Exercise requirements: Could you copy every record exactly, leaving the pictures behind?
+---+
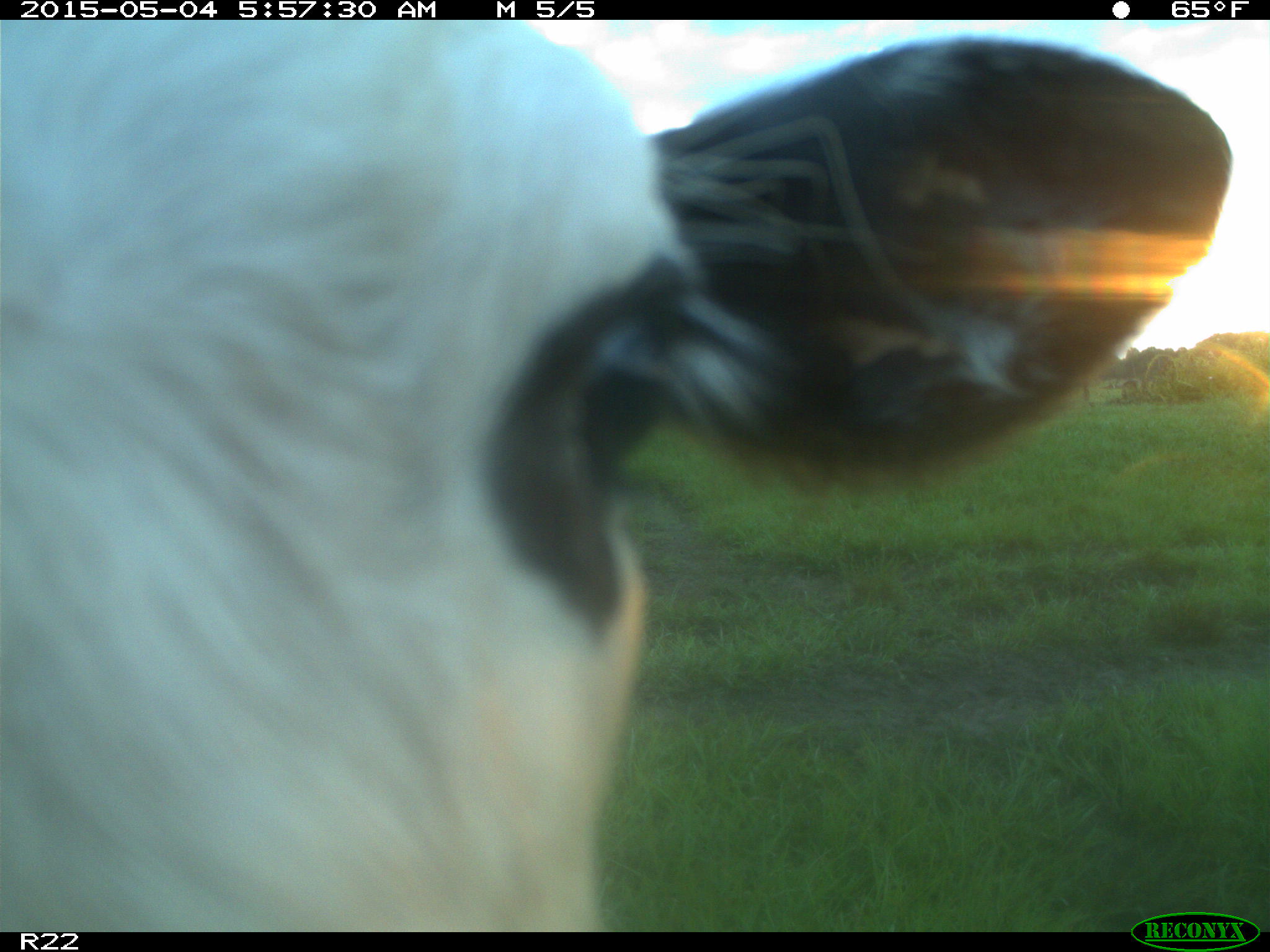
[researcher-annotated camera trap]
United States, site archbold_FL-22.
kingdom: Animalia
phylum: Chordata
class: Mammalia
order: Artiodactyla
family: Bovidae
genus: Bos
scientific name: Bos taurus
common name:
+---+
Worked solution:
[researcher-annotated camera trap]
United States, site archbold_FL-22.
kingdom: Animalia
phylum: Chordata
class: Mammalia
order: Artiodactyla
family: Bovidae
genus: Bos
scientific name: Bos taurus
common name:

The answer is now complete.